§ **Goal of the exercise**: Pull out every line of the entries that contains the word "from". Letter case matters.

§ **Dataset**:
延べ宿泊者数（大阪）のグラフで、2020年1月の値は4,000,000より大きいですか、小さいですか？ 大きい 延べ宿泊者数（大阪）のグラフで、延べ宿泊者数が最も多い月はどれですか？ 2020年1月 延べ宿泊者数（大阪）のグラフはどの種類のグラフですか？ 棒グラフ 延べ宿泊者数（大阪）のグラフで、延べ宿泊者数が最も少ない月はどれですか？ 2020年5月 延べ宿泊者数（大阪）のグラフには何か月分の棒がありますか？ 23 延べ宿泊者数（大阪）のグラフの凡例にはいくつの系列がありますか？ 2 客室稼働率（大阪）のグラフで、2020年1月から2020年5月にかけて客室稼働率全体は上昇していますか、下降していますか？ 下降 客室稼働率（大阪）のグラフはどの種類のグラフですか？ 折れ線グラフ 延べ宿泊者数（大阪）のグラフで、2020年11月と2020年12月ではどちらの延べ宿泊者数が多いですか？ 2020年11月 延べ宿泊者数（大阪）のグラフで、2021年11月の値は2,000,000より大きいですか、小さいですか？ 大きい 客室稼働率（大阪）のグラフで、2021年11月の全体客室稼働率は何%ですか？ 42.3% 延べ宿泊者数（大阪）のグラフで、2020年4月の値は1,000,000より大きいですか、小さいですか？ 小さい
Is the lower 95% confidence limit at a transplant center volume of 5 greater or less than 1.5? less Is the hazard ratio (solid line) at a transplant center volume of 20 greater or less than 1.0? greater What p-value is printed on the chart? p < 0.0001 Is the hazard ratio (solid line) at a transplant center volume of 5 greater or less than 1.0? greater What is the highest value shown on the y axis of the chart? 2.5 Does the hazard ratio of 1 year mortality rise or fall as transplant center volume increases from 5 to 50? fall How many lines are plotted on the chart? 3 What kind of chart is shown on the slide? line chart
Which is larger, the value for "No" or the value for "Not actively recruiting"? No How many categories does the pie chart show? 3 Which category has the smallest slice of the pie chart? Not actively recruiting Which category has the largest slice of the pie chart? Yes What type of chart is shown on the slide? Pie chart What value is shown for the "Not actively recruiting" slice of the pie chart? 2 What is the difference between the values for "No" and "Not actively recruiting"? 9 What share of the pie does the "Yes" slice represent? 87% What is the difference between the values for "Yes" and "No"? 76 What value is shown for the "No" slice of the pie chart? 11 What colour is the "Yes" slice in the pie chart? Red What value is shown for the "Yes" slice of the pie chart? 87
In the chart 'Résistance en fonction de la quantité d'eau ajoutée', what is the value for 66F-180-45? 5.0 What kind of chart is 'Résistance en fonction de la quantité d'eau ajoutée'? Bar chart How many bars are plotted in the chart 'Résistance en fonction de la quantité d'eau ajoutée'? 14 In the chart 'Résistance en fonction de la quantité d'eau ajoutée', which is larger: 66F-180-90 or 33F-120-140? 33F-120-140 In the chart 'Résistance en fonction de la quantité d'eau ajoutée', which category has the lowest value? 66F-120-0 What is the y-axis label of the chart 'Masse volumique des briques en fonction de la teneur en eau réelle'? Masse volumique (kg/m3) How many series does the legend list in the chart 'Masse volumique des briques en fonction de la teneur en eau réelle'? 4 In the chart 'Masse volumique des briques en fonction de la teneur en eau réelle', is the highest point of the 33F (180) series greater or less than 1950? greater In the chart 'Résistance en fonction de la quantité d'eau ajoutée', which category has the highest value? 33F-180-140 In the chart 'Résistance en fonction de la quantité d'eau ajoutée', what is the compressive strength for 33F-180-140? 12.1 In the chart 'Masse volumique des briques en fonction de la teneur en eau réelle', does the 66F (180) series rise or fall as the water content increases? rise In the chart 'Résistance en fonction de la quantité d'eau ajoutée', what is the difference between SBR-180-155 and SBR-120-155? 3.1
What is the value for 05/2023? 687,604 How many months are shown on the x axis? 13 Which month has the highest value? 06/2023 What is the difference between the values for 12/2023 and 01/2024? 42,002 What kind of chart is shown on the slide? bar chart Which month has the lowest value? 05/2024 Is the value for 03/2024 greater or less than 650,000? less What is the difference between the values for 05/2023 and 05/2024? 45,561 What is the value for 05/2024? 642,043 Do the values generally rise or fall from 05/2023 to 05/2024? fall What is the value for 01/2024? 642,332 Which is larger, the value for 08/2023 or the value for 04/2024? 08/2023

§ **Exercise answer**:
Is the lower 95% confidence limit at a transplant center volume of 5 greater or less than 1.5? less Is the hazard ratio (solid line) at a transplant center volume of 20 greater or less than 1.0? greater What p-value is printed on the chart? p < 0.0001 Is the hazard ratio (solid line) at a transplant center volume of 5 greater or less than 1.0? greater What is the highest value shown on the y axis of the chart? 2.5 Does the hazard ratio of 1 year mortality rise or fall as transplant center volume increases from 5 to 50? fall How many lines are plotted on the chart? 3 What kind of chart is shown on the slide? line chart
What is the value for 05/2023? 687,604 How many months are shown on the x axis? 13 Which month has the highest value? 06/2023 What is the difference between the values for 12/2023 and 01/2024? 42,002 What kind of chart is shown on the slide? bar chart Which month has the lowest value? 05/2024 Is the value for 03/2024 greater or less than 650,000? less What is the difference between the values for 05/2023 and 05/2024? 45,561 What is the value for 05/2024? 642,043 Do the values generally rise or fall from 05/2023 to 05/2024? fall What is the value for 01/2024? 642,332 Which is larger, the value for 08/2023 or the value for 04/2024? 08/2023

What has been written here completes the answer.